T-4 but looking forward

I posted a few weeks ago about my frustration regarding my fall marathon.  There seem to be very few details available online, and the marathon is now less than 7 months away. 

I even posted yesterday about the fact that we're planning to buy plane tickets in less than 2 months.  Hubby has to put in his vacation request in less than one month. 

But all of that turns on the date of the marathon.  I'd been working off of this little countdown calendar on the upper right portion of the Beijing Marathon's website.  For the longest time, it was blank.  Then a few weeks ago, it popped up with 224 days and some hours/minutes. 

I used an online date calendar, and determined that the countdown calendar was counting down until Oct. 14, so that's when I've been assuming the marathon will be.  Over the following weeks, the little numbers were counting down the days, counting down the days.  I'm still checking the website pretty often, because I'd like to see the actual date published somewhere, and it would also be nice to know when I can register. 

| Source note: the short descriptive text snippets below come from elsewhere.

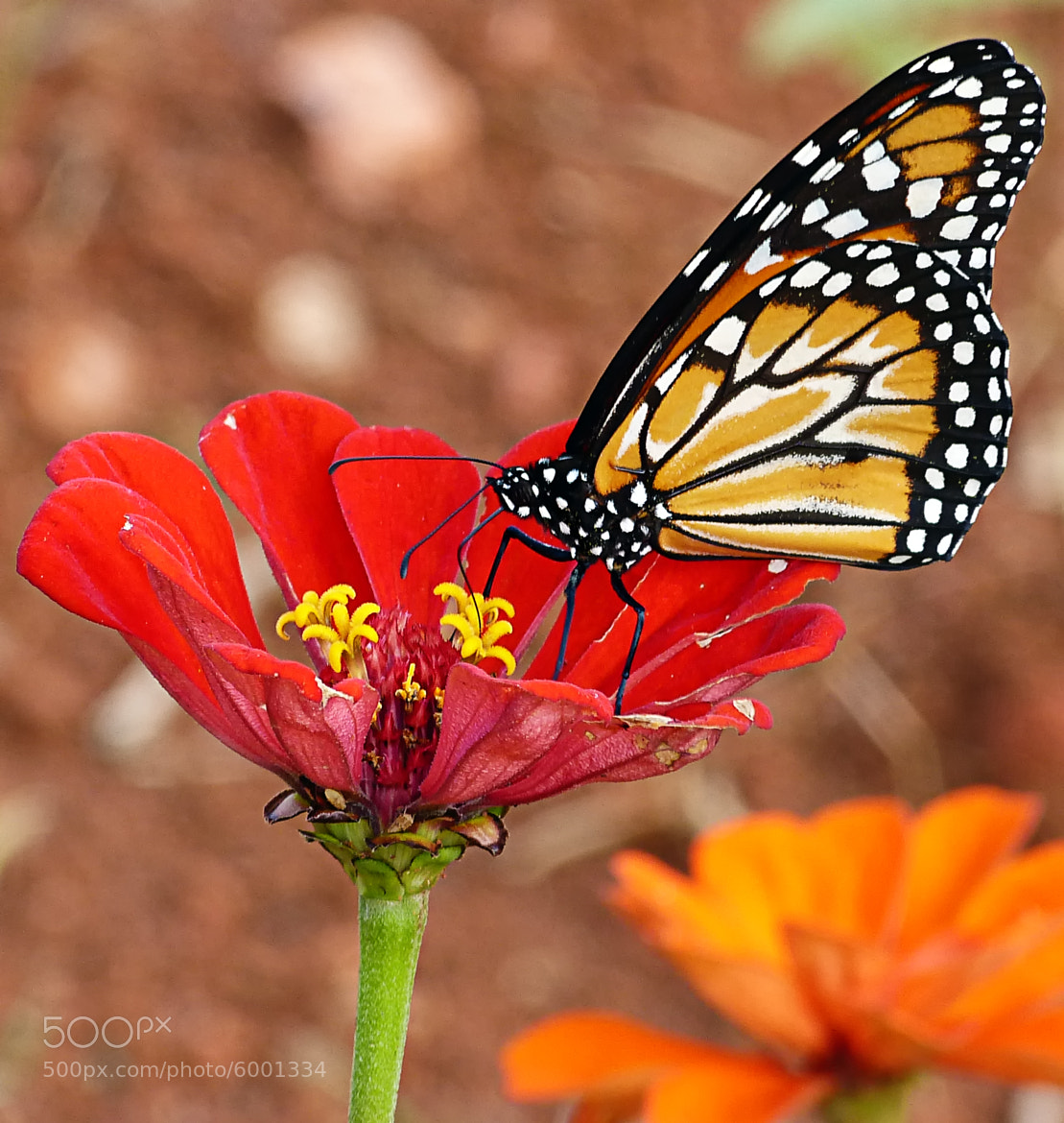 Photograph Monarch looks good in red by Pedro Henrique Evangelista on 500px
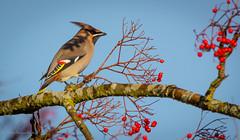 Bohemian Waxwing, male (dangerousdavecarper) Tags: bohemian waxwing male bird rowan red berries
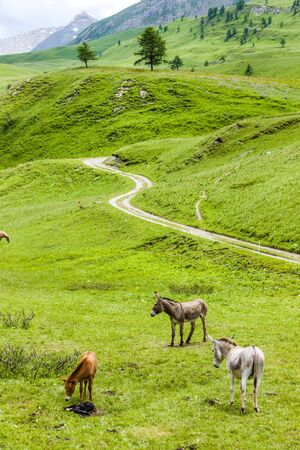 quietness: donkeys, landscape of Piedmont near French borders, Italy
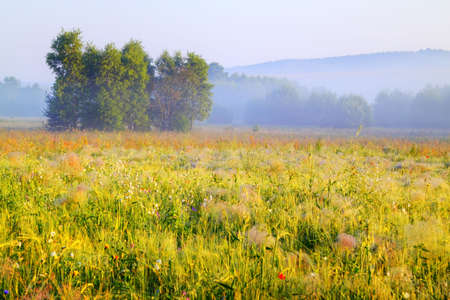 A trees cluster in morning light with delicate fog over meadows. Poland, Swietokrzyskie, near Bolmin. Stock Photo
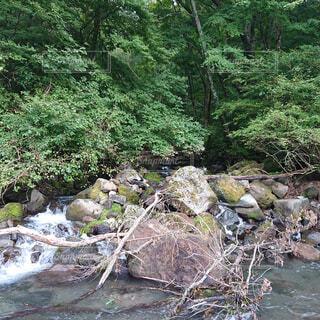 自然,森林,屋外,森,川,水面,水辺,滝,樹木,岩,キャンプ,石,流木,運河,草木,岩石,河床,ガリー,ストリーム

And I feel like I need that date desperately to request vacation and buy plane tickets.  We're essentially planning the entire visit in China around a planned marathon in Beijing the first Sunday we're there.  Hard to do much planning without a concrete date.  And the little countdown just didn't feel very concrete. 

I've been a little extra-nervous because one unofficial website says that the 2012 date is Oct. 21, so I have very little confidence in relying on the countdown on the official website in light of conflicting information. 

Today, as usual, I checked the website.  And now the countdown calendar is all blanked out again and not counting down.

This is so frustrating.  I know, I know, one marathon at a time.  I should be completely focused on Sunday right now, but I think I'm sufficiently nervous and relaxed at the same time that my mind is already looking forward.  I'm nervous because there's just no way that I'm well-prepared for a mountain, or for sand, or for running a majority of it with the pack.  But I'm relaxed because I know I'm not going to PR, there's nothing more I can do to prepare, and even if I end up walking the entire event (which I'm confident I can do), it will still be an incredible experience.

And I'm not planning to PR in Beijing either.  I want to see the city and soak up the experience of my first foreign marathon.  And I'm nervous about the air quality and the crowds further hampering a PR attempt.

I registered for the San Antonio marathon this fall as well, but unless the weather happens to be fabulous, that will be another easy run.  I've pretty much decided that I'm never running San Antonio as my goal race again. 

So 2012 isn't going to be a marathon PR year.  I knew that at the outset.  No big deal. 

But I'd like to at least move forward on my Beijing plan!  I know variety is the spice of life, but sometimes I wish a vast majority of the world planned ahead as much as I do.